On the asymptotics of $\sum_{k=1}^{n^2} \{\sqrt{k}\} $

Question

On the asymptotics of $\sum_{k=1}^{n^2} \{\sqrt{k}\} $

This was inspired by a problem in Quora which asked to show that $s(n) =\sum_{k=1}^{n^2} \{\sqrt{k}\} \le \frac{n^2-1}{2} $.
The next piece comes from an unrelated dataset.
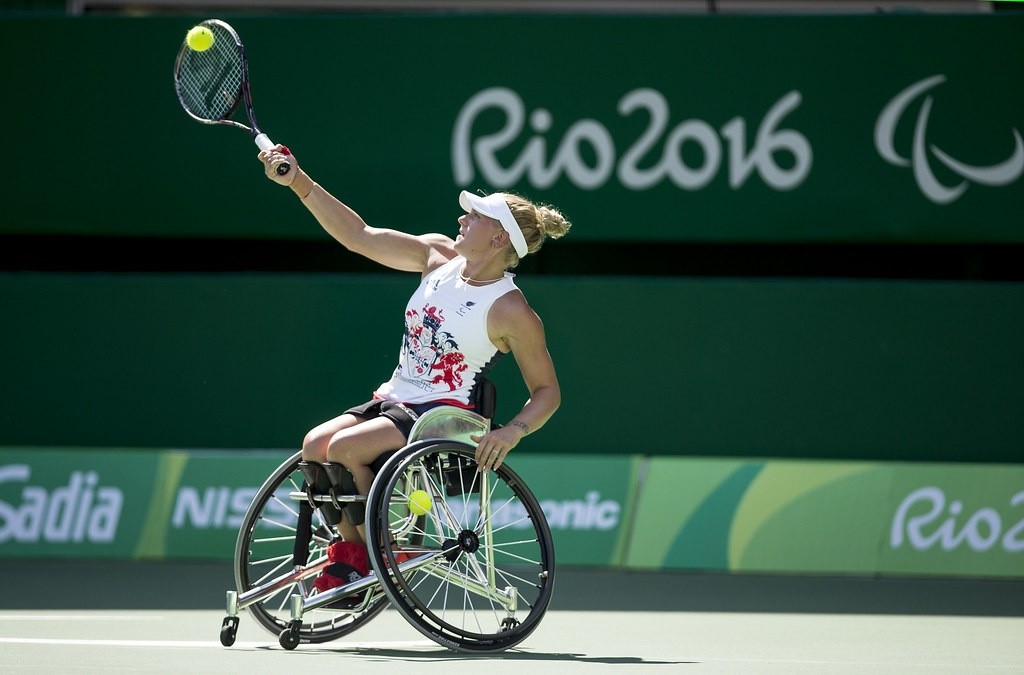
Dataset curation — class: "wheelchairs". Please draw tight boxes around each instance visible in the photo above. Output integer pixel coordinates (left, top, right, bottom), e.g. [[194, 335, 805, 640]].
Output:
[[220, 379, 557, 657]]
($\{...\}$ means fractional part.)

Getting bounds on $s(n)$ is relatively straightforward:

$\begin{array}\\ s(n) &=\sum_{k=1}^{n^2} \{\sqrt{k}\}\\ &=\sum_{j=1}^{n-1}\sum_{k=j^2}^{j^2+2j} \{\sqrt{k}\}\\ &=\sum_{j=1}^{n-1}\sum_{k=0}^{2j} \{\sqrt{j^2+k}\}\\ &=\sum_{j=1}^{n-1}\sum_{k=0}^{2j} (\sqrt{j^2+k}-j)\\ &=\sum_{j=1}^{n-1}\sum_{k=0}^{2j} (\sqrt{j^2+k}-j)\dfrac{\sqrt{j^2+k}+j}{\sqrt{j^2+k}+j}\\ &=\sum_{j=1}^{n-1}\sum_{k=0}^{2j} \dfrac{k}{\sqrt{j^2+k}+j}\\ &\le\sum_{j=1}^{n-1}\sum_{k=0}^{2j} \dfrac{k}{2j}\\ &=\sum_{j=1}^{n-1}\dfrac1{2j}\sum_{k=0}^{2j} k\\ &=\sum_{j=1}^{n-1}\dfrac1{2j}\dfrac{2j(2j+1)}{2}\\ &=\dfrac12\sum_{j=1}^{n-1}(2j+1)\\ &=\dfrac{n^2-1}{2}\\ s(n) &=\sum_{j=1}^{n-1}\sum_{k=0}^{2j} \dfrac{k}{\sqrt{j^2+k}+j}\\ &\gt\sum_{j=1}^{n-1}\sum_{k=0}^{2j} \dfrac{k}{2j+1}\\ &=\sum_{j=1}^{n-1}\dfrac1{2j+1}\sum_{k=0}^{2j} k\\ &=\sum_{j=1}^{n-1}\dfrac1{2j+1}\dfrac{2j(2j+1)}{2}\\ &=\sum_{j=1}^{n-1}j\\ &=\dfrac{n(n-1)}{2}\\ \end{array} $

The obvious next step is to get more precise bounds on $s(n)$.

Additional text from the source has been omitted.